GIVEN ENTRIES
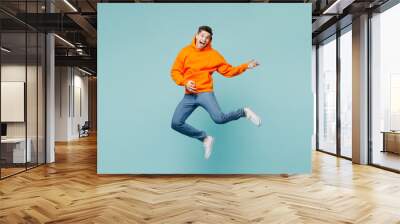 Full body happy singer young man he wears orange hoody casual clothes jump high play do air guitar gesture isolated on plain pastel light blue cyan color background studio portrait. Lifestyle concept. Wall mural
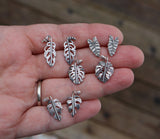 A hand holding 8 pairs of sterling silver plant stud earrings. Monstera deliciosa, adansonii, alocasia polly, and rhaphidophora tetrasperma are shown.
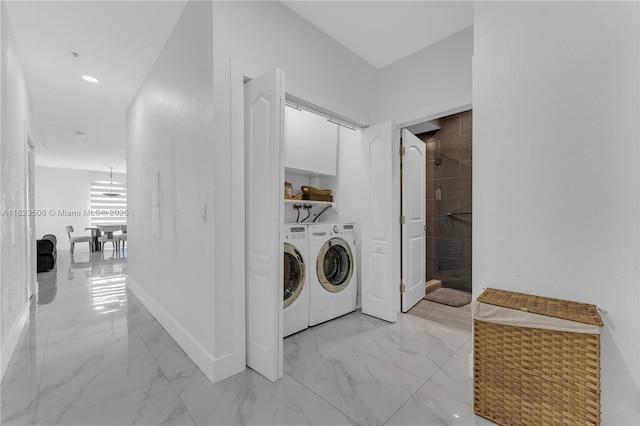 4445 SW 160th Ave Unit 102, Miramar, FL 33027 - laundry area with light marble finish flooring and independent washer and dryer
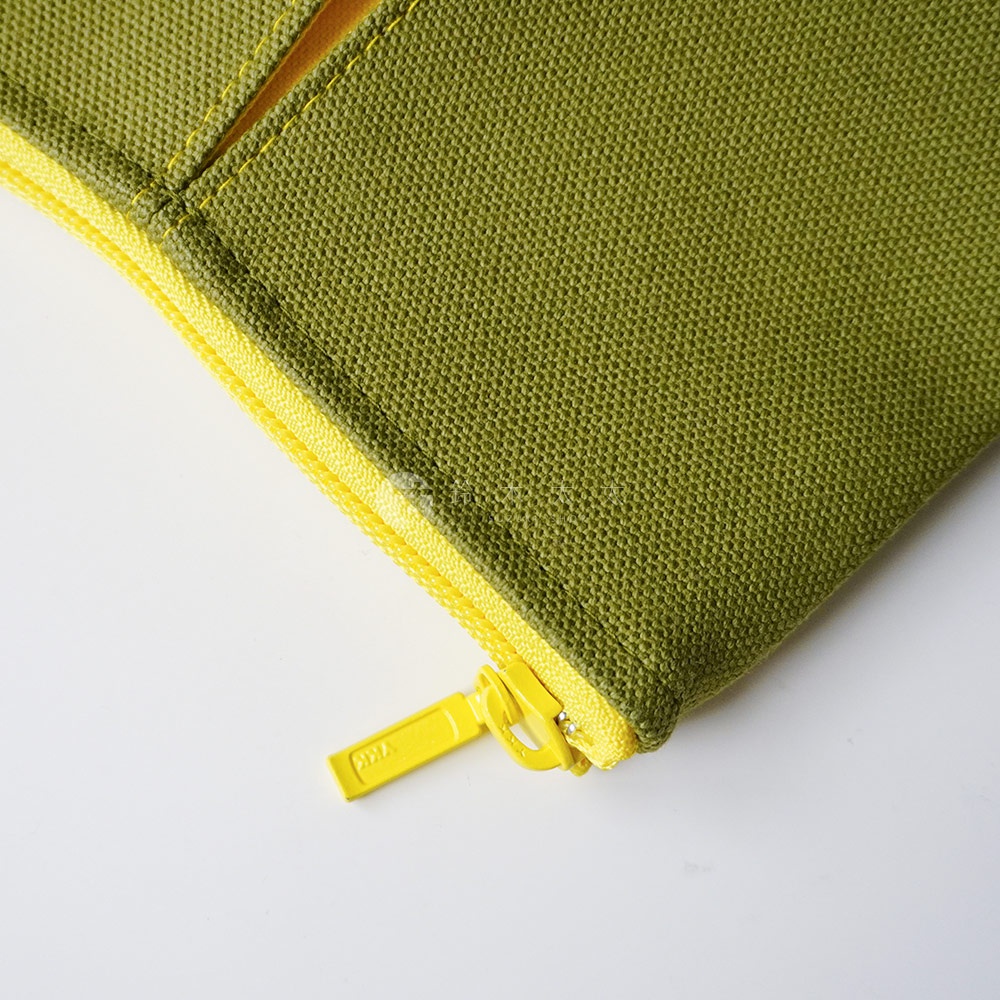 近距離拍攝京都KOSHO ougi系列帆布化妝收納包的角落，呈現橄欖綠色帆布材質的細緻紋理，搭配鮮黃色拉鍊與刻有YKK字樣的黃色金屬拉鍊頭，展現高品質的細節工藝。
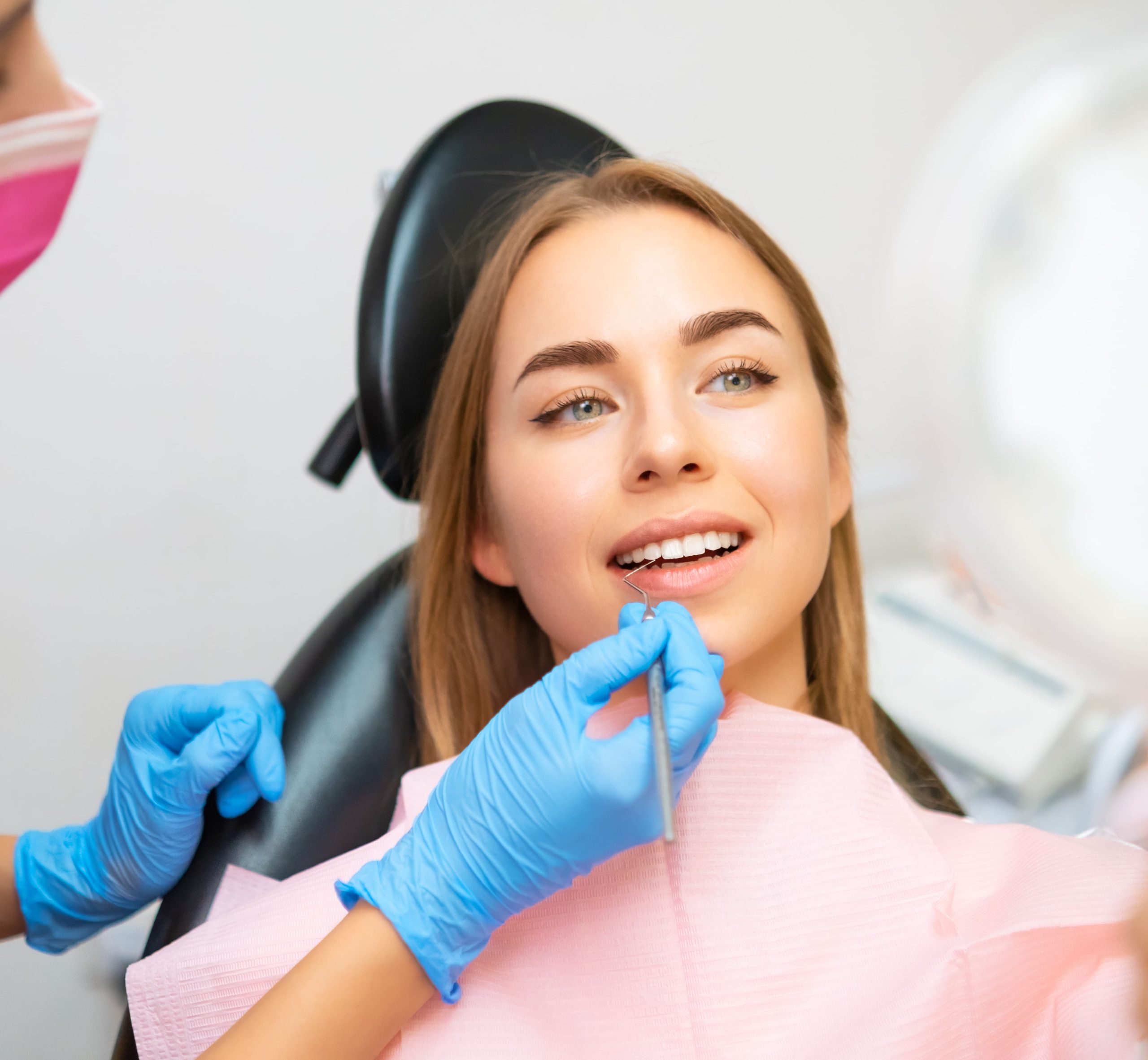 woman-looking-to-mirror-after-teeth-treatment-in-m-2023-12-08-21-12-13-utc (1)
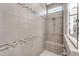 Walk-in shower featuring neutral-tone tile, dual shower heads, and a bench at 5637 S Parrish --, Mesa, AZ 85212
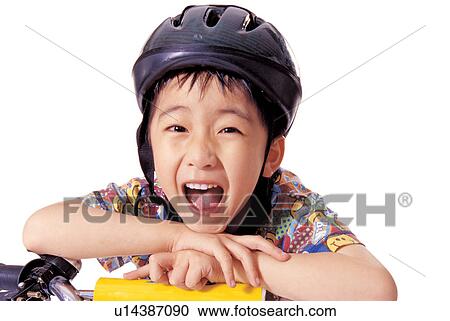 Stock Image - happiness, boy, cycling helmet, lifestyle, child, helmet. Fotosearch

REQUIRED ACTION
Using the data above, print every line exactly, omitting pictures.

RESULT OF THIS EXERCISE
 Full body happy singer young man he wears orange hoody casual clothes jump high play do air guitar gesture isolated on plain pastel light blue cyan color background studio portrait. Lifestyle concept. Wall mural
 A hand holding 8 pairs of sterling silver plant stud earrings. Monstera deliciosa, adansonii, alocasia polly, and rhaphidophora tetrasperma are shown.
 4445 SW 160th Ave Unit 102, Miramar, FL 33027 - laundry area with light marble finish flooring and independent washer and dryer
 近距離拍攝京都KOSHO ougi系列帆布化妝收納包的角落，呈現橄欖綠色帆布材質的細緻紋理，搭配鮮黃色拉鍊與刻有YKK字樣的黃色金屬拉鍊頭，展現高品質的細節工藝。
 woman-looking-to-mirror-after-teeth-treatment-in-m-2023-12-08-21-12-13-utc (1)
 Walk-in shower featuring neutral-tone tile, dual shower heads, and a bench at 5637 S Parrish --, Mesa, AZ 85212
 Stock Image - happiness, boy, cycling helmet, lifestyle, child, helmet. Fotosearch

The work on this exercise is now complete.